Extracted material –
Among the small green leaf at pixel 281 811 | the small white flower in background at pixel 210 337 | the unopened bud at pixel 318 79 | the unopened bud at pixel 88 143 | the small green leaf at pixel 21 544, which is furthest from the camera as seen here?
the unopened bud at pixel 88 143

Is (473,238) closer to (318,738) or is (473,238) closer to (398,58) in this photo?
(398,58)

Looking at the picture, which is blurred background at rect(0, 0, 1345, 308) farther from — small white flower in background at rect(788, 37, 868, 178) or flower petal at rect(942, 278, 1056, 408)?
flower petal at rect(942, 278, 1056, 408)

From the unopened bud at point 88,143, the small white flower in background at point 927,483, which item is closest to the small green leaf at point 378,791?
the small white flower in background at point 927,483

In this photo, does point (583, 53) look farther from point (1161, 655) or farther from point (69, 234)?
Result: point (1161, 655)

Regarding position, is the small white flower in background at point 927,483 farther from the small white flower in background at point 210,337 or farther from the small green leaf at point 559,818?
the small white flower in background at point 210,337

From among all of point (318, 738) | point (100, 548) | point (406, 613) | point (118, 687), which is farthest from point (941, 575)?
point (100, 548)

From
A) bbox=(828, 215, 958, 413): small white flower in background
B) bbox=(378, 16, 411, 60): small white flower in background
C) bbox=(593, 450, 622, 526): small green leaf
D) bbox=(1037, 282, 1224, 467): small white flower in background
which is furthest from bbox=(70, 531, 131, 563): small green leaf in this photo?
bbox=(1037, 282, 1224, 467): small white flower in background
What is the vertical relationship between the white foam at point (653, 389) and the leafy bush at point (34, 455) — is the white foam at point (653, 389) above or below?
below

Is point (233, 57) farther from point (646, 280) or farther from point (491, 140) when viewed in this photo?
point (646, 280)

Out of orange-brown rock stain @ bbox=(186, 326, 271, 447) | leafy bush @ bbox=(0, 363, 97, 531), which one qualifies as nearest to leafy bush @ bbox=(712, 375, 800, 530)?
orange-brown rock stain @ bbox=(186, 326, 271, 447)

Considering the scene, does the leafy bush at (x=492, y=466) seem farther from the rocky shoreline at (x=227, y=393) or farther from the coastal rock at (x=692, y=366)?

Problem to solve –
Give the listing again, word for word.

Reply to the exercise –
Among the small green leaf at pixel 281 811 | the small white flower in background at pixel 210 337 | the unopened bud at pixel 318 79 | the unopened bud at pixel 88 143 | the small green leaf at pixel 21 544, which is furthest from the camera as seen here?
the unopened bud at pixel 88 143

Is (473,238) closer to (318,738) or is (473,238) closer to (398,58) in this photo?
(398,58)

Looking at the picture, which is blurred background at rect(0, 0, 1345, 308) farther from — small white flower in background at rect(788, 37, 868, 178) or flower petal at rect(942, 278, 1056, 408)?
flower petal at rect(942, 278, 1056, 408)

From the unopened bud at point 88,143, the small white flower in background at point 927,483, which item is closest to the small green leaf at point 378,791?
the small white flower in background at point 927,483

In this photo, does point (583, 53) look farther from point (1161, 655) or farther from point (69, 234)?
Result: point (1161, 655)

Regarding position, is the small white flower in background at point 927,483 farther from the small white flower in background at point 210,337 or farther from the small green leaf at point 559,818?
the small white flower in background at point 210,337

From among all of point (318, 738) | point (100, 548) | point (406, 613) | point (118, 687), which is farthest from point (941, 575)?
point (100, 548)

From
A) bbox=(828, 215, 958, 413): small white flower in background
B) bbox=(378, 16, 411, 60): small white flower in background
C) bbox=(593, 450, 622, 526): small green leaf
D) bbox=(1037, 282, 1224, 467): small white flower in background
which is furthest from bbox=(70, 531, 131, 563): small green leaf in this photo?
bbox=(1037, 282, 1224, 467): small white flower in background
What is the vertical relationship between the white foam at point (653, 389) and the leafy bush at point (34, 455) — is the white foam at point (653, 389) above or below?
below

Is point (233, 57) farther from point (646, 280) or farther from point (491, 140) when viewed in this photo?
point (646, 280)

Out of orange-brown rock stain @ bbox=(186, 326, 271, 447) | leafy bush @ bbox=(0, 363, 97, 531), which one qualifies as nearest to leafy bush @ bbox=(712, 375, 800, 530)?
orange-brown rock stain @ bbox=(186, 326, 271, 447)

Considering the scene, does the leafy bush at (x=492, y=466) seem farther from the rocky shoreline at (x=227, y=393) or farther from the coastal rock at (x=692, y=366)?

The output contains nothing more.